After three years at Roosevelt Junior High
Harvey entered Cleveland Heights High School, where he distinguished himself
keeping time as the bass drummer in a 164- piece marching band. He also
participated in a small research project measuring the levels of
various nitrogenous compounds in the blood directed by Dr. Ethel
Laughlin, a chemistry teacher. During the summers of 1958, 59, and
60 Harvey worked at Western Reserve (now Case Western Reserve) Medical
School with Dr. Robert Eckel studying potassium transport in red blood
cells. This led to his first scientific publication in 1960, and he has
been studying red blood cells ever since. (And in 1982 he was elected
to the Cleveland Heights High School Alumni Hall of Fame, an honor he
shares with his two younger brothers Leonard and Richard).
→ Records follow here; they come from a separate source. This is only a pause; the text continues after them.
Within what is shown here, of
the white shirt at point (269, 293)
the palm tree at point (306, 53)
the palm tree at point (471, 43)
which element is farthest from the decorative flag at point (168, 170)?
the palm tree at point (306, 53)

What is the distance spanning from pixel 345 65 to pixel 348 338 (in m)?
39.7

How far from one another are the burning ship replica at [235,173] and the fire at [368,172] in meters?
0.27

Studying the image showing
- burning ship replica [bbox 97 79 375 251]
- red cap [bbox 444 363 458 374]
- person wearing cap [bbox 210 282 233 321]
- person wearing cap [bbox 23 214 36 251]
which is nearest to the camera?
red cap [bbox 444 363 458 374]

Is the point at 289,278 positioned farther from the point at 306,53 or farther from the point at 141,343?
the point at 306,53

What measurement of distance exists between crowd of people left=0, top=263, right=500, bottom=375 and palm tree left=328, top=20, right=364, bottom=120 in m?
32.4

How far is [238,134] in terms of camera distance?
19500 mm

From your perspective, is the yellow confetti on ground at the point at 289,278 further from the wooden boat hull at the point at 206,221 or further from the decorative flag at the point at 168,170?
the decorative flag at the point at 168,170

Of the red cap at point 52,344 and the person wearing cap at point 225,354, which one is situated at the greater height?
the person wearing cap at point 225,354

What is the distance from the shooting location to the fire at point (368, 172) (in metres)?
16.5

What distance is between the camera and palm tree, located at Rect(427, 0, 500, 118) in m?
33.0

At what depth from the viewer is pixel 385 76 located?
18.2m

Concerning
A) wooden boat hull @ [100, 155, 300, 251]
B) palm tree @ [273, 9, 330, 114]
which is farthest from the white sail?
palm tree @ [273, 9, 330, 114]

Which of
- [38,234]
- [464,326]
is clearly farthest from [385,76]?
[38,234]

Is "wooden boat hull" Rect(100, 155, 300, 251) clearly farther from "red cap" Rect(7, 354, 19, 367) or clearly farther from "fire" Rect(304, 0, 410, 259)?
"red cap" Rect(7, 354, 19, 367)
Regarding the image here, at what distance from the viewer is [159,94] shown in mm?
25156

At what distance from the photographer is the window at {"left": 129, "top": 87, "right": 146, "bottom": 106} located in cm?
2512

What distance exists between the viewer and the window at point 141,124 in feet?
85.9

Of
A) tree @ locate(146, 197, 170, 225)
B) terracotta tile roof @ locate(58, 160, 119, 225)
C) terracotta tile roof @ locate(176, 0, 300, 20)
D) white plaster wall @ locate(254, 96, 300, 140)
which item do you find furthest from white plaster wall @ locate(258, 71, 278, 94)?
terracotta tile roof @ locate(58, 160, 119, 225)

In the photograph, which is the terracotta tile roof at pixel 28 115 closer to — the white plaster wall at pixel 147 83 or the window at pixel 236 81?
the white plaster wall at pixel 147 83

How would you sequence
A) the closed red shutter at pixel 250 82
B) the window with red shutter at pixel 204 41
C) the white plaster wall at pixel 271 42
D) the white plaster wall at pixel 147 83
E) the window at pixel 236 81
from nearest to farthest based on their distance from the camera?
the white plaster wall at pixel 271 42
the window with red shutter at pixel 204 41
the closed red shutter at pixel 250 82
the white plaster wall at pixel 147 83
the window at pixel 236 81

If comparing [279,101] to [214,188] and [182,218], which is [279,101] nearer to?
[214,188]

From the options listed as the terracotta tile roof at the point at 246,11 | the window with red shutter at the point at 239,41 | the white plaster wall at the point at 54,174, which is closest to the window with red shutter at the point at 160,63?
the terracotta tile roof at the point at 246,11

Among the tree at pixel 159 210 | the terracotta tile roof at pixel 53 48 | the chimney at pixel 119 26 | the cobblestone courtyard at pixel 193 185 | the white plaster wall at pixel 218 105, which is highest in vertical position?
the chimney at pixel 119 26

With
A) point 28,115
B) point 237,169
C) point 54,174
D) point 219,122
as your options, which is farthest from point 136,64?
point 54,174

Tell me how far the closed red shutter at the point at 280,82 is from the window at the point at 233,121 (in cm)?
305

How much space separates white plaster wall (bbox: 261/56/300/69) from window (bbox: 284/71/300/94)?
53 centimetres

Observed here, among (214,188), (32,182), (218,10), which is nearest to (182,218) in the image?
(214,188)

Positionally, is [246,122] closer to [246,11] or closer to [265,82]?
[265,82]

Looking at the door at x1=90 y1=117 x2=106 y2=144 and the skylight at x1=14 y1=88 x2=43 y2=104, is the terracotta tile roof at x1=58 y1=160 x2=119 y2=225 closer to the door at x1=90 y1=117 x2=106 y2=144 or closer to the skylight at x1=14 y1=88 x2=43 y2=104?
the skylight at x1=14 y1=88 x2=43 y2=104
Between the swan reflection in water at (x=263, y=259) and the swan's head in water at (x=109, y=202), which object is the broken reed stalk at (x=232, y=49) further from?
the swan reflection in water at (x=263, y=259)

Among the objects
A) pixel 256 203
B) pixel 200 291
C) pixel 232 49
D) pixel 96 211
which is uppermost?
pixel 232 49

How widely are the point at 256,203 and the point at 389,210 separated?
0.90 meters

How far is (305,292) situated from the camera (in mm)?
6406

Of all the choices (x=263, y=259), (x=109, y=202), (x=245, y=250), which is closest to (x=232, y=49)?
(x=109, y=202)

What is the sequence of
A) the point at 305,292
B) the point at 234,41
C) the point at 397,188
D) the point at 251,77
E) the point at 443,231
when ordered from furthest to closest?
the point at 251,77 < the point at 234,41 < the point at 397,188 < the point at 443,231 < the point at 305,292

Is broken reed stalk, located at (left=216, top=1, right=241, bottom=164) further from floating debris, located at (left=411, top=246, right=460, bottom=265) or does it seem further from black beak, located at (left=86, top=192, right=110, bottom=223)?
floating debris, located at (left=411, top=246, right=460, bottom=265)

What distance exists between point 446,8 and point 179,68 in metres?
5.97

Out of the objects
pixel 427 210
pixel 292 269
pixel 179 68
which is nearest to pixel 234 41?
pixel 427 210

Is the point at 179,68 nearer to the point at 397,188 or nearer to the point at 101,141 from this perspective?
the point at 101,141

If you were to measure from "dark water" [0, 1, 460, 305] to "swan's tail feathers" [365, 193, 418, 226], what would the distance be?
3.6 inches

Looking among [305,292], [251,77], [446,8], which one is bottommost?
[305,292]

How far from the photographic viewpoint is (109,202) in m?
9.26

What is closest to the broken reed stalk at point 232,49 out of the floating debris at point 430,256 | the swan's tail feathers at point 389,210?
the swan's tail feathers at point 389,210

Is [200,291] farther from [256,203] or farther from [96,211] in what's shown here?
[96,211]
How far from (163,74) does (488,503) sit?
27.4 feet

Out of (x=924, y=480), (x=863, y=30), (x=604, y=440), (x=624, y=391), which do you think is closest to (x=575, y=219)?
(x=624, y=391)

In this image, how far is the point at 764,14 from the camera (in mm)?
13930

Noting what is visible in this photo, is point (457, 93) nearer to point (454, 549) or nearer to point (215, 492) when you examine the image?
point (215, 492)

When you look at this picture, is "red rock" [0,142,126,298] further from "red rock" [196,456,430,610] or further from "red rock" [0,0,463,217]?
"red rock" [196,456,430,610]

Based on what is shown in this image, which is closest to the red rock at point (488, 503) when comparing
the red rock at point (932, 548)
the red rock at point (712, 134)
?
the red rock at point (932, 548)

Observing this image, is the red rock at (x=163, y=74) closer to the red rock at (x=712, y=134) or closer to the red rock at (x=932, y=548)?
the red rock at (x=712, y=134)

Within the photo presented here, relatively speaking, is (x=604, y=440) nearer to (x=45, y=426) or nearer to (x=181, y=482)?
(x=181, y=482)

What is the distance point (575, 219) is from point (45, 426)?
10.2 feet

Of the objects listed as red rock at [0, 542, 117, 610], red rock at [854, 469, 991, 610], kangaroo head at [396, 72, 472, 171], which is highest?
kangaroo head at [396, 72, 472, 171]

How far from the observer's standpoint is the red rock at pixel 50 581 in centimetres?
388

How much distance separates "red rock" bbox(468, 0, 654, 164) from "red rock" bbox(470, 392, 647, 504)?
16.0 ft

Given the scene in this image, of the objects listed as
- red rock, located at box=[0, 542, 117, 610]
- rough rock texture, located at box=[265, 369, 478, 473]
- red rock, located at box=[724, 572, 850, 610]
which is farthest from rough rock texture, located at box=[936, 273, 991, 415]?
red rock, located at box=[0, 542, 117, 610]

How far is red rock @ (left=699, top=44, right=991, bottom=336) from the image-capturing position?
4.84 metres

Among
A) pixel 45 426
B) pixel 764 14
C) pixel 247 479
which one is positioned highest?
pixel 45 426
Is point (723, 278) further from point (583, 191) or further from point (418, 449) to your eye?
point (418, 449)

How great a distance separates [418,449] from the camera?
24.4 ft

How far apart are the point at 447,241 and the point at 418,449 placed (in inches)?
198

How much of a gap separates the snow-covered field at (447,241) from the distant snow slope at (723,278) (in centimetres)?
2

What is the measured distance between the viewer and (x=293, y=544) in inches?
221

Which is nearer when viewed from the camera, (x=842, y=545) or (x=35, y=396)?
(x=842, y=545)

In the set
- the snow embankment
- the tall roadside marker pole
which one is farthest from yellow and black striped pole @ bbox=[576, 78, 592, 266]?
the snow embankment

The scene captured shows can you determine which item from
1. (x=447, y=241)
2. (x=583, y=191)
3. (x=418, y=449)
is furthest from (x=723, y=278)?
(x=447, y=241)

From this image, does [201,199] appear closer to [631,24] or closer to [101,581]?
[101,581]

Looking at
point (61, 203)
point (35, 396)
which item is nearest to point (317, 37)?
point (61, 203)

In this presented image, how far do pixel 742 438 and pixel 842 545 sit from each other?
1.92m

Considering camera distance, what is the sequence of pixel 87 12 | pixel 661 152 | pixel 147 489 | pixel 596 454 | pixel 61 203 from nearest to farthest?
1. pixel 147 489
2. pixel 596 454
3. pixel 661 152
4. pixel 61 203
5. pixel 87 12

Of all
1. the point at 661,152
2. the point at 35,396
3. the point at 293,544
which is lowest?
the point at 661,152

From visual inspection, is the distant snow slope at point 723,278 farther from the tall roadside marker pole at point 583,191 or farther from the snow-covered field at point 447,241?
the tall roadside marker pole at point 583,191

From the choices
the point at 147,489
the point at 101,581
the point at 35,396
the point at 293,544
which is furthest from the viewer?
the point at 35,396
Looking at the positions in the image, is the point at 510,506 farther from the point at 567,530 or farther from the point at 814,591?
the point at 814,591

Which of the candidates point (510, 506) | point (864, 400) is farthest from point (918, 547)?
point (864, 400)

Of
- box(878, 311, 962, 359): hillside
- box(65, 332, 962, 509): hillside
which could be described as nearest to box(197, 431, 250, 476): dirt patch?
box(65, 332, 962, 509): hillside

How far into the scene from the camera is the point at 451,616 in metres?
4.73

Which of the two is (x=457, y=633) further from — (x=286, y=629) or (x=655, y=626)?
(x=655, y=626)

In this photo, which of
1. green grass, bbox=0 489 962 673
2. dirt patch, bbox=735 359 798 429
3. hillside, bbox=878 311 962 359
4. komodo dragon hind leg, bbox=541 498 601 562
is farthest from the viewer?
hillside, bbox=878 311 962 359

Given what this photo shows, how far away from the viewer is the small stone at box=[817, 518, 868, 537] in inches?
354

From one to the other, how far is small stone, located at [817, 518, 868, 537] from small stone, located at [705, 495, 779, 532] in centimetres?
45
Harvey entered Kenyon College in 1959 and graduated
three years later, summa cum laude and with Highest Honors in Chemistry
and Mathematics. During the summer of 1960 he worked at Stanford in the
chemistry laboratory of Dr. Carl Djerassi, a Kenyon alumnus and "discoverer
of the birth control pill." He saw first hand how close contacts
between universities and companies (Syntex in this case) can be mutually
profitable and result in excellent science. Harvey was awarded an honorary
D. Sc. degree from Kenyon in 1982 and since 1989 has served as a member
of the Kenyon College Board of Trustees.
Harvey received his Ph.D. degree in genetics with
Dr. Norton Zinder from the Rockefeller University in 1966; his
thesis focused on a genetic and biochemical analysis of the three genes
in the RNA bacteriophage f2. Then followed two years of postdoctoral research
at the M.R.C. Laboratory of Molecular Biology with Drs. Sydney Brenner
and Francis Crick; there he determined the factors that control initiation
of translation of the three f2 genes. He joined the faculty of the MIT
Department of Biology in 1968. Harvey was promoted to Professor in 1976,
and in 1983 was appointed Member of the new Whitehead Institute for Biomedical
Research. His one "real" sabbatical was in 1977- 78 as a Guggenheim
Fellow at the Imperial Cancer Research Fund in London with Dr. Robin Weiss.
Initially, his work at MIT focused on translational
control of protein synthesis, collaborating with David Baltimores
lab on translation of poliovirus mRNA. David Housman, one of his first
Ph.D. students, showed that mammalian proteins all begin with a methionine
residue transferred from a specific met- initiator tRNA.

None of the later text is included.